I have therefore reached the conclusion that the questions asked in the stated case ought to be answered adversely to the plaintiff. Accordingly the duty upon the declaration of trust should be assessed in the sum of $1,540.

At the conclusion of the argument I raised with counsel the question of costs. The amount involved is comparatively small. On the other hand, there is no other avenue open to a person dissatisfied with the decision of the Commissioner on a question of this kind than to seek a stated case pursuant to the provisions of sec. 124 of the Act.

I have on at least one previous occasion remarked that it is to be regretted that there is not a procedure open to persons dissatisfied with decisions of the Commissioner of Stamp Duties similar to that which is open to taxpayers dissatisfied with the decision of the Commissioner of Taxation. It would seem to me that there is a strong case to be made for the establishment of a tribunal in the nature of a board of review to deal at least with cases involving comparatively small amounts of duty. Perhaps such a tribunal could deal with other State taxation appeals where small sums are involved as well.

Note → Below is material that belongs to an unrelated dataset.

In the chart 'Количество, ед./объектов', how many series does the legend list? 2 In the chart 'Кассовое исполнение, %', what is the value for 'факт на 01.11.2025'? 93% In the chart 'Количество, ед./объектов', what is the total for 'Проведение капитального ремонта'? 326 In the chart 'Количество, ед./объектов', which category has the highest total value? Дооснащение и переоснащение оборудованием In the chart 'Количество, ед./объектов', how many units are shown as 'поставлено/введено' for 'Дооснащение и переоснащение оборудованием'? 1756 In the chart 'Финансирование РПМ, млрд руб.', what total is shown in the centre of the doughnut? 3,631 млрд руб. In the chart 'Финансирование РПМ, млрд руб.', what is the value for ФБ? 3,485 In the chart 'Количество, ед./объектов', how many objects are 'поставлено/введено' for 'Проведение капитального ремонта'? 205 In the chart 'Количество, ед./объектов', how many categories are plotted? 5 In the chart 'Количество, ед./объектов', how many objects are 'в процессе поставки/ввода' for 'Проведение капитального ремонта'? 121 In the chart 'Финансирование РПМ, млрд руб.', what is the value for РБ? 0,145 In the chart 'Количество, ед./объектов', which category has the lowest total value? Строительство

After I had made these remarks, counsel for the Commissioner informed me that the Commissioner considered this to be a test case and in those circumstances would not ask for costs if he were successful. I think the Commissioner is to be commended for his attitude, this being a case which, in my view, was arguable and not clear of resolution.

Accordingly, I deal with Question (b) in the stated case by saying that there should be no order as to costs.